> Work required: Please copy the rows from the line that has "What is the precise" through the end, substituting "head of the bird" for "bird's head" and changing nothing else.

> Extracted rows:
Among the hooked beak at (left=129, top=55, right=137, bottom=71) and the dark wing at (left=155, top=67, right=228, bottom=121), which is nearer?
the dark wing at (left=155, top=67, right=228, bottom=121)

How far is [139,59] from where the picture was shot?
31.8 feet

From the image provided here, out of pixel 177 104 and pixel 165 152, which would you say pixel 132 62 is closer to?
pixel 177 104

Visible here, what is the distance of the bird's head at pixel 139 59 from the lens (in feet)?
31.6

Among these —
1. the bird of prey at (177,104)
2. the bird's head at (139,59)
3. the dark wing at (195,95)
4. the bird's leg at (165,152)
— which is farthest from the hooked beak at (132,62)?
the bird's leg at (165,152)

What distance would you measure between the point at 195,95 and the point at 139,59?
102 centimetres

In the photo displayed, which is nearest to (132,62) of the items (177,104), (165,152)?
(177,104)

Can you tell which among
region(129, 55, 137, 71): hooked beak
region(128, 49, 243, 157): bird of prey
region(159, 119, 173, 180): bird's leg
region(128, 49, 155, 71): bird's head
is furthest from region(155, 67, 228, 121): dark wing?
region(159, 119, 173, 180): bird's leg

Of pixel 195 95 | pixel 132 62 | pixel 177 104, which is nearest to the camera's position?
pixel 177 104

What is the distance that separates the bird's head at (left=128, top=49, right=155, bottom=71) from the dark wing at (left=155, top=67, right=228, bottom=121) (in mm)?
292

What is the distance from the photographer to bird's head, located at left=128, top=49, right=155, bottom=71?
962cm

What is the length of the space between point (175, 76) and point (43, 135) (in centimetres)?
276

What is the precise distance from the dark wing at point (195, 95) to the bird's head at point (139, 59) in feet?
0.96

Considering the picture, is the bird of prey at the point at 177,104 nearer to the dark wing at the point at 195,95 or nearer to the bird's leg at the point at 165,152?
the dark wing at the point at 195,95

> Expected answer:
What is the precise distance from the dark wing at point (195, 95) to the head of the bird at point (139, 59) in feet?
0.96

Considering the picture, is the bird of prey at the point at 177,104 nearer to the dark wing at the point at 195,95 or nearer to the bird's leg at the point at 165,152?
the dark wing at the point at 195,95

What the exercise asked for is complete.